INSTRUÇÕES DO EXERCÍCIO:
1. Segundo o texto sobre as eleições americanas, em que ano a ala progressista do Partido Democrata conquistou a Casa Branca pela última vez?
2. Por favor, reproduza palavra por palavra as linhas que vão da que contém "Upon examining" até a última linha, incluindo ambas.

#### TRECHO SELECIONADO ####

Duro em relação a quê? Obviamente em termos do tratamento
que mereceriam os inimigos externos. Com efeito, em todos esses
episódios, o fator que pesou na
eleição não foi a economia, mas a
segurança: a Guerra do Vietnã,
no primeiro; a ameaça soviética,
a captura dos reféns americanos
no Irã e a guerrilha na América
Central, na vitória de Reagan em
1980; o Iraque e o terrorismo de Al
Qaeda, agora.
A repetição do resultado, embora o perigo externo mude de figura ou localização geográfica, sugere que se trata de um padrão,
não de incidentes isolados. Toda
vez que se sente ameaçado, o eleitorado americano prefere, por
instinto, as respostas simples e
musculosas às propostas complexas e matizadas. Ao declarar, logo no início da campanha, que
concordava basicamente com o
presidente em relação ao terrorismo, mas que faria melhor, se eleito, Kerry liquidou, de saída, a
possibilidade de oferecer alternativa credível. Desde então, as sondagens indicavam invariavelmente que, na questão de segurança, os americanos confiavam
mais em Bush.
Se olharmos a floresta, e não as
árvores individuais, o que vemos
emergir, por trás de cada um desses episódios eleitorais, é a tendência dos Estados Unidos para
posições cada vez mais conservadoras, à direita do espectro. A última vez em que a ala progressista do Partido Democrata, chamada de liberal nos EUA, conquistou
a Casa Branca foi em 1960, quase
há meio século, com a eleição
apertada e controvertida de Kennedy.
Nos últimos 44 anos, os únicos
democratas a chegar à Presidência foram todos oriundos do sul
-Johnson (Texas), Carter (Geórgia), Clinton (Arkansas)- e provenientes da centro-direita, apesar de Johnson ter realizado a
avançada política social da
"Great Society", uma espécie de
canto do cisne do "New Deal"

#### DADOS FORNECIDOS ####

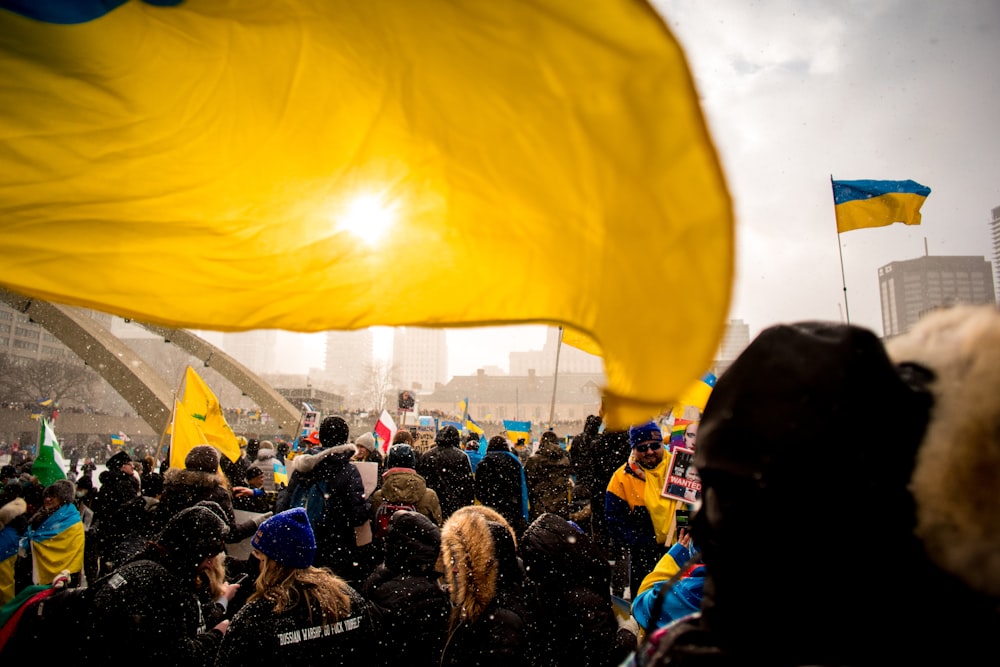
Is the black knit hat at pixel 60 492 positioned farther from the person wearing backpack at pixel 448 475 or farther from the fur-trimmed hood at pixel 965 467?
the fur-trimmed hood at pixel 965 467

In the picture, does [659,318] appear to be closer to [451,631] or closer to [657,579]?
[657,579]

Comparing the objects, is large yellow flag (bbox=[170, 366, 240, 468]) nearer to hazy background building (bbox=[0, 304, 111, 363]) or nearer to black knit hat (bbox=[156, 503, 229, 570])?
black knit hat (bbox=[156, 503, 229, 570])

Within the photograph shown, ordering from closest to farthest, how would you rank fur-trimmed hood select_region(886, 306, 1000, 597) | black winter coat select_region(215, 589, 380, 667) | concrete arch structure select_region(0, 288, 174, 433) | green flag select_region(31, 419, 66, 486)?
fur-trimmed hood select_region(886, 306, 1000, 597) → black winter coat select_region(215, 589, 380, 667) → green flag select_region(31, 419, 66, 486) → concrete arch structure select_region(0, 288, 174, 433)

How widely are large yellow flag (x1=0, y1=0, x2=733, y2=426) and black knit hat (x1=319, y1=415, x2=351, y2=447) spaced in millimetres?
3605

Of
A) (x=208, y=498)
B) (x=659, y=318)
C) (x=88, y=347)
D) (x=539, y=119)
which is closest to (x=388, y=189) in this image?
(x=539, y=119)

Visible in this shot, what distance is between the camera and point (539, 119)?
57.6 inches

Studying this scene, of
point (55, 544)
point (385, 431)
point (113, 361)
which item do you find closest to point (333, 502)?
point (55, 544)

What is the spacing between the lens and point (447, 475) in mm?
6844

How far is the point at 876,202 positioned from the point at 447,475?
27.1ft

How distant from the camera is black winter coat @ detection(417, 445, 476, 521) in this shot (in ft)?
22.4

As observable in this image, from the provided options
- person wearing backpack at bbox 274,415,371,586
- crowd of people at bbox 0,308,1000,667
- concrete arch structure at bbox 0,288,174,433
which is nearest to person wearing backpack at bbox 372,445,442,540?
crowd of people at bbox 0,308,1000,667

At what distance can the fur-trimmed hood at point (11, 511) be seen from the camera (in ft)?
18.3

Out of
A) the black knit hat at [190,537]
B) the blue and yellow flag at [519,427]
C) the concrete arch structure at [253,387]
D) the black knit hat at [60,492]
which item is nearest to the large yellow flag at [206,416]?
the black knit hat at [60,492]

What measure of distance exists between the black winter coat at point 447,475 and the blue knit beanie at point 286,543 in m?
3.97
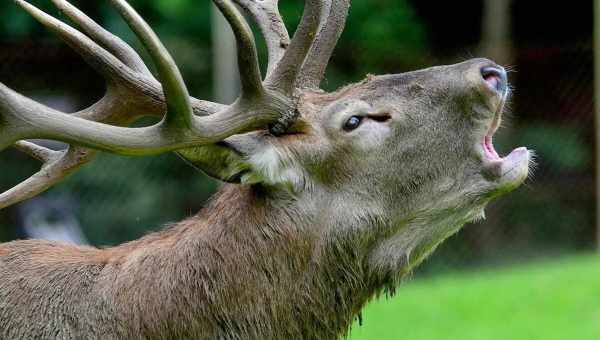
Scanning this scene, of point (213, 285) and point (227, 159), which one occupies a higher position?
point (227, 159)

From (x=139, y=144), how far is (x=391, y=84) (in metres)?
0.97

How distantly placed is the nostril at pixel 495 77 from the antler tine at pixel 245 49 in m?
0.82

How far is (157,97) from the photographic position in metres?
4.71

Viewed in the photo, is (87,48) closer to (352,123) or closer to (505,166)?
(352,123)

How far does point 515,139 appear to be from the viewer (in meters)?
13.0

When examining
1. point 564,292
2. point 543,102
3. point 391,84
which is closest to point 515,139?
point 543,102

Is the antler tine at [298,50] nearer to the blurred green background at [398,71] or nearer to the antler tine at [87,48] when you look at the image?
the antler tine at [87,48]

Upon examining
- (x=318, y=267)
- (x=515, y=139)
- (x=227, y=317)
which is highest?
(x=515, y=139)

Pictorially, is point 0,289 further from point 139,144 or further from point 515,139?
point 515,139

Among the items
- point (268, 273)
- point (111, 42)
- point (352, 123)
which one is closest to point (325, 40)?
point (352, 123)

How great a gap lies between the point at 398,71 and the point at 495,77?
8459mm

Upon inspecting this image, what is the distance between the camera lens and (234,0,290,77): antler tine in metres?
5.14

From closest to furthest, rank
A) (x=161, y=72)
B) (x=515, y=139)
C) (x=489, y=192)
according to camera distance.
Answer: (x=161, y=72)
(x=489, y=192)
(x=515, y=139)

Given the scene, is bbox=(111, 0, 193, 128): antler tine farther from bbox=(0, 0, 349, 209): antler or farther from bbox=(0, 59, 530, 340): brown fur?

####

RESPOSTAS:
1. Em 1960, com a eleição de Kennedy.

2.
Upon examining
- (x=318, y=267)
- (x=515, y=139)
- (x=227, y=317)
which is highest?
(x=515, y=139)

Pictorially, is point 0,289 further from point 139,144 or further from point 515,139?
point 515,139

Among the items
- point (268, 273)
- point (111, 42)
- point (352, 123)
which one is closest to point (325, 40)?
point (352, 123)

How great a gap lies between the point at 398,71 and the point at 495,77?
8459mm

Upon inspecting this image, what is the distance between the camera lens and (234,0,290,77): antler tine in metres?
5.14

From closest to furthest, rank
A) (x=161, y=72)
B) (x=515, y=139)
C) (x=489, y=192)
according to camera distance.
Answer: (x=161, y=72)
(x=489, y=192)
(x=515, y=139)

Given the scene, is bbox=(111, 0, 193, 128): antler tine farther from bbox=(0, 0, 349, 209): antler or farther from bbox=(0, 59, 530, 340): brown fur?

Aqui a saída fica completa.